Star Wars wurde zwar in Tunesien gedreht, aber einige Jedi-Meister halten sich noch heute in den Bergen Marokkos vor dem Imperium versteckt. Bild links: Luke Skywalker, unbekannter Alien, Ben Kenobi; Bild rechts: The Last Jedi?

Auch wenn 99 Prozent der Bevölkerung Muslime sind, würden wir Marokko dem „gemäßigten Islam“ zuordnen. Touri-Knigge für das Land raten zwar dazu, sich nicht zu freizügig zu geben und Schultern und Knie zu bedecken, aber diese Regeln scheinen für die Besucher ebenso dehnbar wie für die marokkanischen Frauen selbst. Zwischen Vollverschleierung, bedecktem Haupthaar, hervorlugendem Haaransatz, neckisch gelösten Strähnen und offen herabfallendem Haar haben wir hier alle Varianten gesehen. Und dann war da noch die Bankangestellte in Marrakesch, deren kurzes Röckchen gerade so ihren Oberschenkel touchierte. Kenn sich da einer aus …

Man beachte auch, dass es in Marokko bereits Cyber Internet gibt.

Die typischen Unterkünfte in Marokko sind Riads, traditionelle Häuser mit einem Innenhof oder Garten (arabisch riyāḍ).
„Hier kann es nicht sein“, sagen wir uns, als wir auf der Suche nach unserem Quartier zwischen fensterlosen meterhohen uralten Mauern, von denen der sandfarbene Putz bröckelte, durch ein scheinbar endloses Labyrinth immergleicher Gassen liefen, doch dann tat sich in der Wand plötzlich ein metallbeschlagenes Tor auf — und dahinter eine Oase inmitten der geschäftig lärmenden Altstadt.

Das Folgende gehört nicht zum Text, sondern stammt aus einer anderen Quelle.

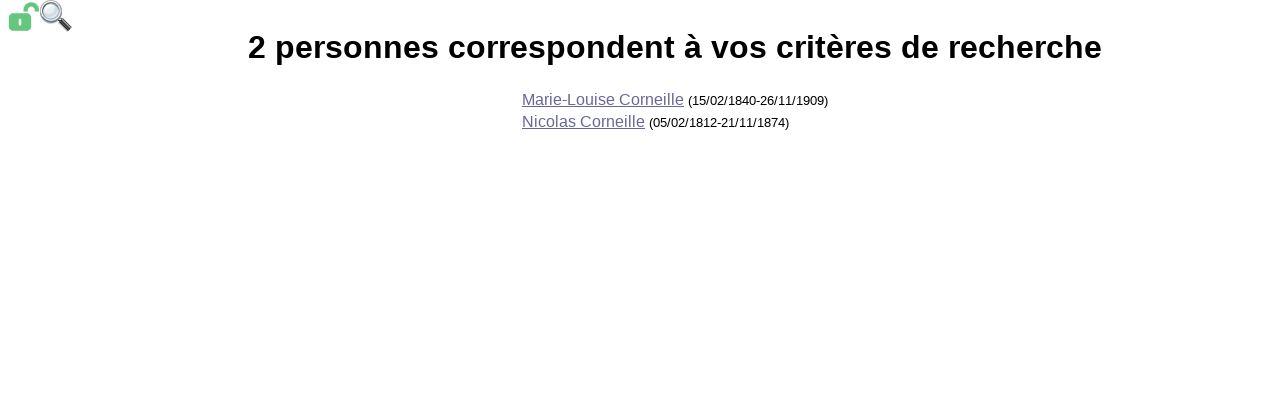

--- FILE ---
content_type: text/html; charset=UTF-8
request_url: https://reseaugenealogique.eu/cherche.php?Nom=Corneille
body_size: 746
content:
<!DOCTYPE html PUBLIC "-//W3C//DTD XHTML 1.0 Transitional//EN"
 "http://www.w3.org/TR/xhtml1/DTD/xhtml1-transitional.dtd">
<html xmlns="http://www.w3.org/1999/xhtml" lang="fr" xml:lang="fr">
<head>
<meta name="viewport" content="width=device-width, initial-scale=1.0"><meta http-equiv="Content-Type" content="text/html; charset=utf-8" />
<title>Résultats de recherche</title>
<link href="https://www.reseaugenealogique.eu/membres.css" rel="stylesheet" type="text/css" media="screen" />
<link rel="icon" href="https://www.reseaugenealogique.eu/boutons/favicon.png" type="image/png" />
<link rel="shortcut icon" href="https://www.reseaugenealogique.eu/boutons/favicon.png" type="image/png" />
</head>
<body><div class="placeholder">&nbsp;</div><div class="corps">
<CENTER><h1>2 personnes correspondent à vos critères de recherche</h1><TABLE border="0"><TR><TD><a href="https://www.reseaugenealogique.eu/personne.php?personne=50533">Marie-Louise Corneille</a><font size="-1"> (15/02/1840-26/11/1909)</font></TD></tr>
<TR><TD><a href="https://www.reseaugenealogique.eu/personne.php?personne=50607">Nicolas Corneille</a><font size="-1"> (05/02/1812-21/11/1874)</font></TD></tr>
</table></center></div><div class="toolbar">
<div style="float:left;"><a href="login.php"><img style="" src="https://www.reseaugenealogique.eu/boutons/login.png" title="Accéder aux informations protégées" alt="Accéder aux informations protégées" /></a></div>
<div style="float:left;"><a href="moteur.php"><img style="" src="https://www.reseaugenealogique.eu/boutons/loupe.png" title="Retour au moteur de recherche" alt="Retour au moteur de recherche" /></a></div>
</div></body></html>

Am Ende unserer Reise noch einmal drei Wochen Sonne zu tanken, erwies sich als genau richtige Entscheidung. Zudem Marokko nach Australien und Kanada zum Schluss noch einmal eine exotische Abwechslung bot. Als wir hinter dem Atlasgebirge im Süden des Landes Kamelen begegneten, fühlten wir uns beinahe wieder wie in Jordanien acht Monate zuvor.

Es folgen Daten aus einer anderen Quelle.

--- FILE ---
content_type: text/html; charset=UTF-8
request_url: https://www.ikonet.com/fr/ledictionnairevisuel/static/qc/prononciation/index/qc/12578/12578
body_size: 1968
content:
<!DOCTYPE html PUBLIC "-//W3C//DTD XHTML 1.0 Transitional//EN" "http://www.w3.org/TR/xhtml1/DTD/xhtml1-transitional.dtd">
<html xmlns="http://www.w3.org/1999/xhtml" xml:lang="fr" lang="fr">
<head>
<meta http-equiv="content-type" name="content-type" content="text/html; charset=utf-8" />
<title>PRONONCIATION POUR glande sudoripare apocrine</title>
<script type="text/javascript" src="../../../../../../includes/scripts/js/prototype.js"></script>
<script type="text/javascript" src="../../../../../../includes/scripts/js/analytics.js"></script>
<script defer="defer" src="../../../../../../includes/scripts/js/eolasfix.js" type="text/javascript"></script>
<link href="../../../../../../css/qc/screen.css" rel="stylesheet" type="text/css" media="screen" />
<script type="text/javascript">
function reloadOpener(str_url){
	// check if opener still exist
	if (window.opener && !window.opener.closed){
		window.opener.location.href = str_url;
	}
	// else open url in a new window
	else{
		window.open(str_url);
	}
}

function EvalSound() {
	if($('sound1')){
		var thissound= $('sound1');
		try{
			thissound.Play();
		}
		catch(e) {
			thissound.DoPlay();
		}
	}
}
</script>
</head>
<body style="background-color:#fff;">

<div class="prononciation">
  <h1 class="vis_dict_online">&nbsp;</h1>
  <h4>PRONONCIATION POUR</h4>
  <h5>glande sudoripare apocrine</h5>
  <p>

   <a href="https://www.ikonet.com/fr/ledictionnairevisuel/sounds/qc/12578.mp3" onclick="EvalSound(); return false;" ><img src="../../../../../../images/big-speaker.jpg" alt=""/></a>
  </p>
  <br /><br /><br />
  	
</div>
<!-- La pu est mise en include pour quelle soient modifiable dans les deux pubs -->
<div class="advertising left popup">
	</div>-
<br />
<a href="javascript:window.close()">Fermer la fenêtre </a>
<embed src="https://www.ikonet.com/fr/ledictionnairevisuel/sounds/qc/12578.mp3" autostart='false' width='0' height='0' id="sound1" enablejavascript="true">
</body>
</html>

Und der Bierpreisvergleich? In einem islamischen Land, in dem der Koran den Alkoholkonsum verbietet, schwierig, aber ein Glas frisch gepresster Orangensaft kostet weniger als 1,50 Euro ;-).

Titel: Die offizielle Staatsbezeichnung von Marokko lautet al-Mamlaka al-Maghribīya, „Das Königreich des Sonnenuntergangs“.
Filmtipp: Alejandro González Iñárritus großartiger Episodenfilm Babel spielt an Schauplätzen in Mexiko, Japan und Marokko.

2 Gedanken zu „Im Königreich des Sonnenuntergangs

  1. ich dachte immer, um ein drittel herunter zu handeln waere gut, habe aber gelernt, dass man auf ein drittel herunter handeln muss, manchmal fehlt einem bei rundreisen einfach nur die zeit, an der sprache liegt es meist nicht, da zahlen immer auf dem taschenrechner angezeigt werden koennen…schade nur, dass ich nicht mit auf dem markt war!

    1. Das ist wahr. Und im Gegensatz zu Asien, wo wir gute Erfahrungen damit gemacht haben, bei einem festen Preis zu bleiben, den man zu zahlen bereit ist, erwarten die Händler hier, dass man ihnen ebenfalls entgegenkommt, so dass man schon mit weniger als einem Drittel in die Verhandlungen einsteigen muss.